The grey-tailed mountaingem is about 12 cm long and weighs about 5 to 6 g. It has a medium-length straight black bill, dark cheeks, and a white stripe behind the eye. Males have mostly dark bronzy green upperparts with an emerald green crown and a black to bluish black tail. Their chin and throat are white, the sides of the neck and upper breast bright green, and the lower breast and vent area dark gray. Females have entirely bright green upperparts. Their central tail feathers are dark metallic to bronze green and the outer ones paler. Their throat and belly are dark rufous and the undertail coverts are gray with white or buff edges.

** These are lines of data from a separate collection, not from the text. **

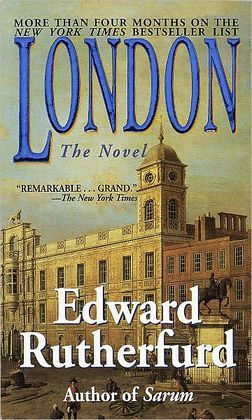 London: the novel - Edward Rutherfurd 1124 pages -- small type, thick book. Feel called to revisit this one this year. May want to find it on audio and listen in while training for that half marathon in Oslo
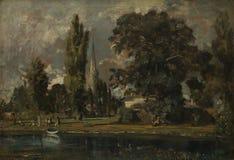 John Constable - Salisbury domkyrka och Leadenhall från floden Avon royaltyfri bild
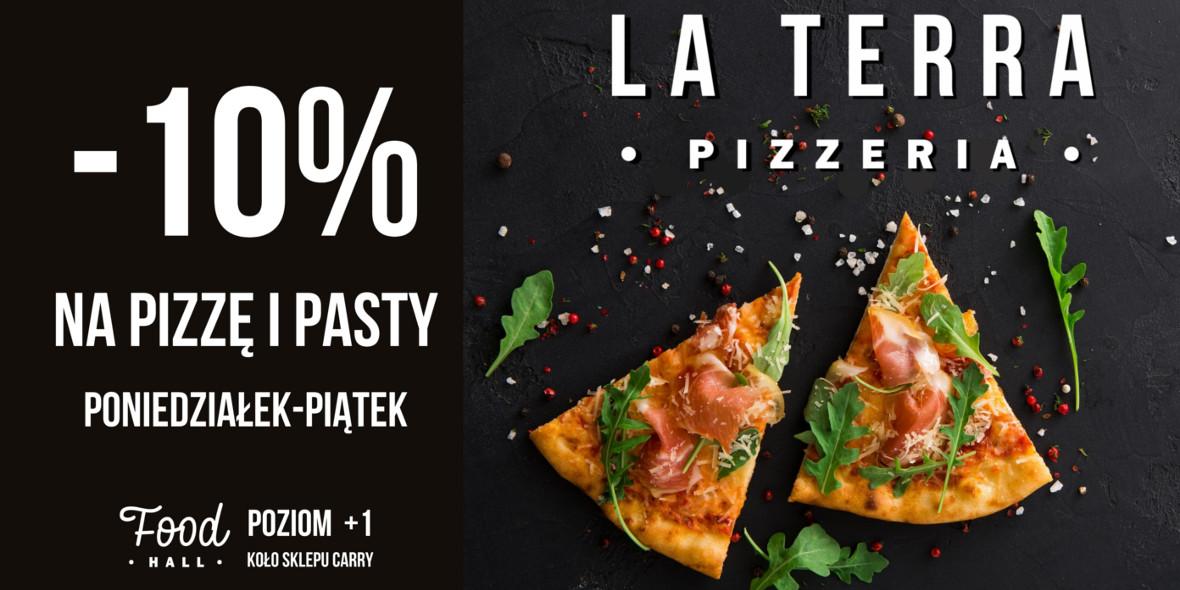 LA TERRA PIZZERIA: -10% na pizzę i pasty w La Terra Pizzeria 25.08.2020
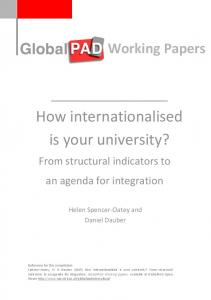 How internationalised is your university?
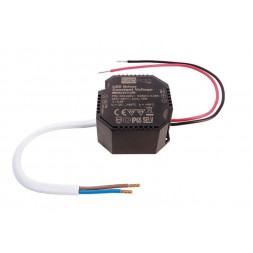 Блок питания Deko-Light Mini 24V/12W 872041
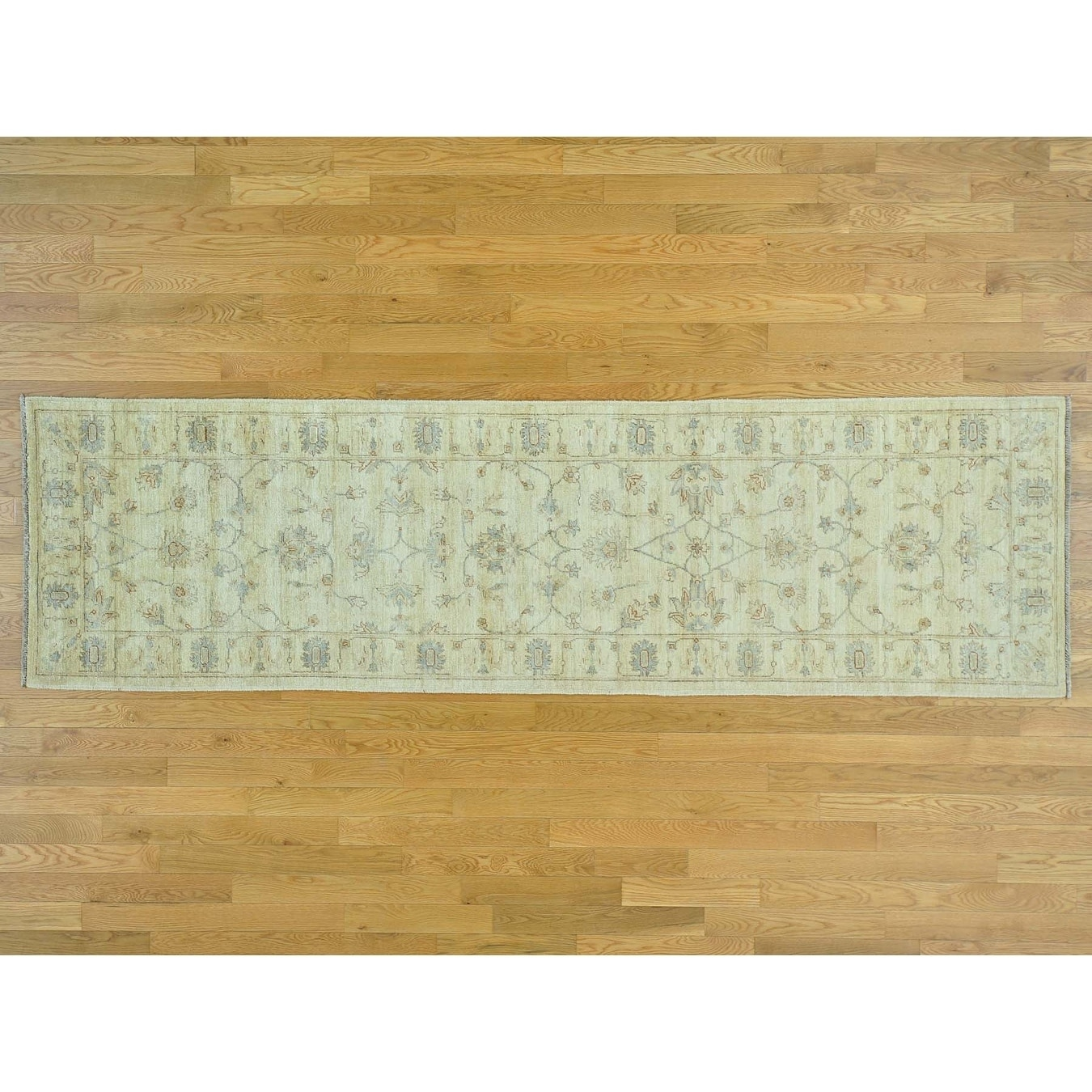 Hand Knotted Beige Oushak And Peshawar with Wool Oriental Rug - 29 x 97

==Distribution and habitat==

The white-throated mountaingem is found only in the mountains of western Panama's Chiriquí Province and south-central Costa Rica. It inhabits the interior, edges, and shrubby clearings of oak forest and also gardens in communities near the forest. In elevation it ranges from 1500 m up to timberline.

==Behavior==
===Movement===

The white-throated mountaingem is a year-round resident.

===Feeding===

The white-throated mountaingem feeds on nectar from a variety of flowering plants. Males typically feed at epiphytes in the forest interior while females more often feed in shrubby areas. Males are territorial, defending flower patches. They are dominant over smaller hummingbirds and subordinate to larger ones like the fiery-throated hummingbird (Panterpe insignis). The species also feeds on small arthropods gleaned from foliage.

===Breeding===

The white-throated mountaingem's breeding season spans from October to April. Its nest is a cup of fine fibers with moss and some lichen on the outside. The incubation length and time to fledging are not known.

===Vocalization===

The white-throated mountaingem makes high pitched calls described as "ziit or ziip" and also "a 'sputtery, bubbly' song".

==Status==

The IUCN has assessed the white-throated mountaingem as being of Least Concern, though it has a small range and its population size and trend are unknown. It is considered common. However, "this hummingbird is potentially threatened by human activities" such as deforestation for timber and agriculture.